On a rainy Saturday afternoon in early February, the student actors preparing for this week’s opening of “City of Angels” were taken through their paces in a master class conducted by Broadway veteran Susan Terry.

For 18 years, Terry performed in many successful New York productions, including “Evita,” “Zorba,” “Anything Goes,” “A Little Night Music,” “The Pajama Game,” and “City of Angels.” Funding from Wake Forest’s Center for Performance in the Liberal Arts (also known as iPlace) enabled Terry to give the student actors an afternoon of intensive instruction.

The students performed songs from the show for Terry and professor Cindy Gendrich, who also is the director, opening themselves to rigorous critique at the end of each number.

‘City of Angels’

“You are fantastic!” exclaimed Terry after hearing Jake Meyer, a senior theatre major from Indiana, perform “Look Out for Yourself.” “That sounded great!  But you need a bigger ego. You’re a sweet guy and we can see that. You must convey that you love how you sound. You are the star. In your mind, in your character’s mind, you are a star so you have got to love what your doing – love yourself brashly.”

Meyer, who plays desperate screenwriter Stine, smiled, nodded and tried again.

Once again, Terry came back at him, “Right now you are just too sweet and shy. That voice of yours is just worth millions. Let it go!”

Meyer sang again.

“Keep your chin down,” Terry coached, lightly pulling on Meyer’s chin, as he sang.

Meyer sang again.

“This isn’t a pretty song. It’s about ugly feelings. Don’t try to sing it pretty.  Hold your chin down and your mouth tight. Stay on the vowel longer. Just throw it. Come on. Just throw it. Just try it.”

Meyer sang again.

“Almost,” encouraged Terry. “Stick your tongue out!”

Meyer sang again.

“Now then that was better!” applauded Terry, as Meyer finished his 10th attempt at the song.
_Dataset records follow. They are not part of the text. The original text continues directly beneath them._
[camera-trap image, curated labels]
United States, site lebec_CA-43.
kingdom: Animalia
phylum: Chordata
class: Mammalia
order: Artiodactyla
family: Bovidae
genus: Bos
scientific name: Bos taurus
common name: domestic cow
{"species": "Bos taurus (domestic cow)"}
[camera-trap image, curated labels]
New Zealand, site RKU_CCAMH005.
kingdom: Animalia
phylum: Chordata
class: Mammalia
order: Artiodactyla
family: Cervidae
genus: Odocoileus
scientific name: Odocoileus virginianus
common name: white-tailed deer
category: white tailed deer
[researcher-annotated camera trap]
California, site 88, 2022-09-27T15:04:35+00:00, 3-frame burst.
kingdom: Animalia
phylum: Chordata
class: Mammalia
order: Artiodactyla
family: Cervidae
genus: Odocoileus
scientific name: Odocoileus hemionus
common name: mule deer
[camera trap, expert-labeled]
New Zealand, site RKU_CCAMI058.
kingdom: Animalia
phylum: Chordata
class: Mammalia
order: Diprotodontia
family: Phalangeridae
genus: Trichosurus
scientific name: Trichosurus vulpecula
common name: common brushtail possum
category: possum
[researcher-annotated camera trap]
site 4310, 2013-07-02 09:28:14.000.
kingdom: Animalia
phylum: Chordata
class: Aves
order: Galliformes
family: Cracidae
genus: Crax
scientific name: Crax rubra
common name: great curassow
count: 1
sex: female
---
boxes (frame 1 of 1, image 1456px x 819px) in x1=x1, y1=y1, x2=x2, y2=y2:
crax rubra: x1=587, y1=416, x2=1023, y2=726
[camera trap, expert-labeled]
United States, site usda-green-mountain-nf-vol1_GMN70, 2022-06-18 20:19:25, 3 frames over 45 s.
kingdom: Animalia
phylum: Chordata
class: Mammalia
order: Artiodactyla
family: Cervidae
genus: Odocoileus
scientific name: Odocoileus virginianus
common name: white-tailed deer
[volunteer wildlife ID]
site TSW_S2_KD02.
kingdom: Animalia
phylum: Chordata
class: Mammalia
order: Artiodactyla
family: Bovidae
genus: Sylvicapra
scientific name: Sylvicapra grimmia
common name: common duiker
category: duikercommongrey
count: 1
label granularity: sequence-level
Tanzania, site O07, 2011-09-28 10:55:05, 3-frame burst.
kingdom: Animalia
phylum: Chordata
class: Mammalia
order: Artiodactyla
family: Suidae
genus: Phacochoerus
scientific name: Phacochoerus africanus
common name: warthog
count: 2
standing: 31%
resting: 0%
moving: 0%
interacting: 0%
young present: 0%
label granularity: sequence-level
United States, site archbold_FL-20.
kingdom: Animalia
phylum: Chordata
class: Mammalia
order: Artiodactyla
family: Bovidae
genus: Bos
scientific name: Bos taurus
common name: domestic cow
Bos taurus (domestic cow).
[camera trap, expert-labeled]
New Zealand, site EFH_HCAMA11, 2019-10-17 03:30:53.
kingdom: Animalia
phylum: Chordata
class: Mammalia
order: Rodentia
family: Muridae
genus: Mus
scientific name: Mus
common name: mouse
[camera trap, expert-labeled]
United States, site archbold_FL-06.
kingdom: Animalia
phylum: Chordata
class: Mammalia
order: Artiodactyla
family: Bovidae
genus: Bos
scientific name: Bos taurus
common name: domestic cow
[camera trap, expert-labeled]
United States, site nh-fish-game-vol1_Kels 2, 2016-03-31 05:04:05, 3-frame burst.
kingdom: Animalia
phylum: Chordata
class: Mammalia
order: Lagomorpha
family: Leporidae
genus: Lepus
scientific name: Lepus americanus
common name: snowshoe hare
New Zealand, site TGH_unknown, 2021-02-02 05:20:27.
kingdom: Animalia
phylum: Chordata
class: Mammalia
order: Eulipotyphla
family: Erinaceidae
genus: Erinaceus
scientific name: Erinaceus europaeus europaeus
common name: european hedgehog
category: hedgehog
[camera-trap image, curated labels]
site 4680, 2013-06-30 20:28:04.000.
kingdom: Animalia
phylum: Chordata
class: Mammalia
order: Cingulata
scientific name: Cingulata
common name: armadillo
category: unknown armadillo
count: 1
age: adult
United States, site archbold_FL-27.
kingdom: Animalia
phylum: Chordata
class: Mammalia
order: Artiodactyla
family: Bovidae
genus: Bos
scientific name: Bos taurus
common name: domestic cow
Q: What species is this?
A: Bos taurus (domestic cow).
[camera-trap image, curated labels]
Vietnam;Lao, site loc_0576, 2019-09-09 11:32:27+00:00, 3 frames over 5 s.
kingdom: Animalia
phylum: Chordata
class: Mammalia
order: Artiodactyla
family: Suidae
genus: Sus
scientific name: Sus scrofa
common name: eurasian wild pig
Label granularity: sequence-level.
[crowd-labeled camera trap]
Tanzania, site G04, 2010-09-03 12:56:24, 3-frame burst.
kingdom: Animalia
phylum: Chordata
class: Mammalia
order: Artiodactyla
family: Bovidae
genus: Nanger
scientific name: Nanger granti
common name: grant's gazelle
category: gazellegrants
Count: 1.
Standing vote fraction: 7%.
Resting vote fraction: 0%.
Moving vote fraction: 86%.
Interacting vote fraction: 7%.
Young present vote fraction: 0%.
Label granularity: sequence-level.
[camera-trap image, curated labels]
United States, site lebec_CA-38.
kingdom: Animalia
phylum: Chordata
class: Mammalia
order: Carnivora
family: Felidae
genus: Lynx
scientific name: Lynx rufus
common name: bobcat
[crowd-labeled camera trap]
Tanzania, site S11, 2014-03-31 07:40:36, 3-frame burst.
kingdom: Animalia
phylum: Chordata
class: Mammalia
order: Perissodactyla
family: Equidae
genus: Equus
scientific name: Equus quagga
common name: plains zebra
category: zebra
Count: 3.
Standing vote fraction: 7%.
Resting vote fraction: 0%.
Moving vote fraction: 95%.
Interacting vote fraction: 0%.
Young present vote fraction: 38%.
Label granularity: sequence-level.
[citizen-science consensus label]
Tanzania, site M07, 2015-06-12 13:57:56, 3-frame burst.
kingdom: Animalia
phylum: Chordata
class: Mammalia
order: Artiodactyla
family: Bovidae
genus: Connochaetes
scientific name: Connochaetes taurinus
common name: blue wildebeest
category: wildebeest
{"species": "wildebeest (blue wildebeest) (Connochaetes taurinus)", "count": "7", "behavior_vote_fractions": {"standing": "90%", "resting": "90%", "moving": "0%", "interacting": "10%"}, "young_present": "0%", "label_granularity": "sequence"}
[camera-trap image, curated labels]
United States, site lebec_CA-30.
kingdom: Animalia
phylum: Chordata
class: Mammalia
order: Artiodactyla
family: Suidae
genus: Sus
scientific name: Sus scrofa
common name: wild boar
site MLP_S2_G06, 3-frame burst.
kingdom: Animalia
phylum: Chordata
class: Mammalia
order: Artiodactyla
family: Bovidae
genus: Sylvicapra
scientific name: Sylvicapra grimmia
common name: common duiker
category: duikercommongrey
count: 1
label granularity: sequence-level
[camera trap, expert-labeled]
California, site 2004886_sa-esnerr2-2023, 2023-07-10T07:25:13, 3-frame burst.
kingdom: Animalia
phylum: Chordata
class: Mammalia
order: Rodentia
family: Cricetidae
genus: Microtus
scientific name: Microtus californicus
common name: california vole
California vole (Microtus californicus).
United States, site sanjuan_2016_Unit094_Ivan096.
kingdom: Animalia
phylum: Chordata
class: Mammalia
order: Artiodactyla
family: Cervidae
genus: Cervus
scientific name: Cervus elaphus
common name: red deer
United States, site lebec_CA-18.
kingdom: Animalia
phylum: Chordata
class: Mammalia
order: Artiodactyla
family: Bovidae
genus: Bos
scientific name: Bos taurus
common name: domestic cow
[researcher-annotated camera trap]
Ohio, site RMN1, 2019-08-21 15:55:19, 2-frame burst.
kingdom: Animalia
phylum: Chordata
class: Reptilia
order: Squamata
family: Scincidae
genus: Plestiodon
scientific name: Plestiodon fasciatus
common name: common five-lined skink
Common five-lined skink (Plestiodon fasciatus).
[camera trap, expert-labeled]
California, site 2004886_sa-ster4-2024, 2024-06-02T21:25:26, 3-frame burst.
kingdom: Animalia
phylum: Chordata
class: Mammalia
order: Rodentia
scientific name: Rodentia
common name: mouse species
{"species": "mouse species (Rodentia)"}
How did Meyer feel about his ordeal? “Incredibly grateful,” he said. “I have to get this right. I have to get the songs right. Nothing is more important to me right now, and this is helping me do it.”

“This has been a fantastic experience,” said senior drama major Wes Hughes, who plays the character Buddy. “Susan Terry said that there are people for whom acting is the only thing they can and want to do. I am one of those people, like her. I plan to continue acting in Chicago after I graduate. It was great to work with a professional.”